#### Material ####

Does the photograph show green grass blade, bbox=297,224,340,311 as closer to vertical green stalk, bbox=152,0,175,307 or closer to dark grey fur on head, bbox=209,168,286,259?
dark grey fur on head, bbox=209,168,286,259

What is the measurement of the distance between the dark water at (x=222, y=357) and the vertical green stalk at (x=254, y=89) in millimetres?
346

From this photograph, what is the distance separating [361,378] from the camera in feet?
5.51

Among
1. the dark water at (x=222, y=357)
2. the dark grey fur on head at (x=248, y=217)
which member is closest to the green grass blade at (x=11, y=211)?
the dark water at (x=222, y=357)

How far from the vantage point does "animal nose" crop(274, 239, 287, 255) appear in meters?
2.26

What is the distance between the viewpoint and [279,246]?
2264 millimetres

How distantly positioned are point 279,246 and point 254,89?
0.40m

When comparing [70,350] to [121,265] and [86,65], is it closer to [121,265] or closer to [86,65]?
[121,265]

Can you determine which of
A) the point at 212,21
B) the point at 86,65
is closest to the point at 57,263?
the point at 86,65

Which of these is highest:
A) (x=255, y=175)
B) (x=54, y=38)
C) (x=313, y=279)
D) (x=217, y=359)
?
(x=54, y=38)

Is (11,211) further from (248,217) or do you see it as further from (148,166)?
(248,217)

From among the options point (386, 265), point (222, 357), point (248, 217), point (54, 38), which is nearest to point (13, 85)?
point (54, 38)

####

• **Given exercise**:
Could you write out all of these lines again, swapping every "vertical green stalk" for "upright green stem" and changing nothing else?

• **Solution below**:
Does the photograph show green grass blade, bbox=297,224,340,311 as closer to upright green stem, bbox=152,0,175,307 or closer to dark grey fur on head, bbox=209,168,286,259?
dark grey fur on head, bbox=209,168,286,259

What is the measurement of the distance between the dark water at (x=222, y=357) and the upright green stem at (x=254, y=89) in millimetres?
346

From this photograph, what is the distance separating [361,378] from the camera in feet?
5.51

Among
1. the dark water at (x=222, y=357)
2. the dark grey fur on head at (x=248, y=217)
which member is closest to the green grass blade at (x=11, y=211)?
the dark water at (x=222, y=357)

How far from the vantage point does "animal nose" crop(274, 239, 287, 255) appear in meters?
2.26

What is the distance between the viewpoint and [279,246]?
2264 millimetres

How distantly positioned are point 279,246 and point 254,89?
0.40m

When comparing [70,350] to [121,265] and [86,65], is it closer to [121,265] or closer to [86,65]?
[121,265]

Can you determine which of
A) the point at 212,21
B) the point at 86,65
is closest to the point at 57,263?
the point at 86,65

Which of these is highest:
A) (x=255, y=175)
B) (x=54, y=38)
C) (x=313, y=279)
D) (x=217, y=359)
?
(x=54, y=38)

Is (11,211) further from (248,217) or do you see it as further from (148,166)?
(248,217)

From among the options point (386, 265), point (222, 357), point (248, 217), point (54, 38), which is nearest to point (13, 85)?
point (54, 38)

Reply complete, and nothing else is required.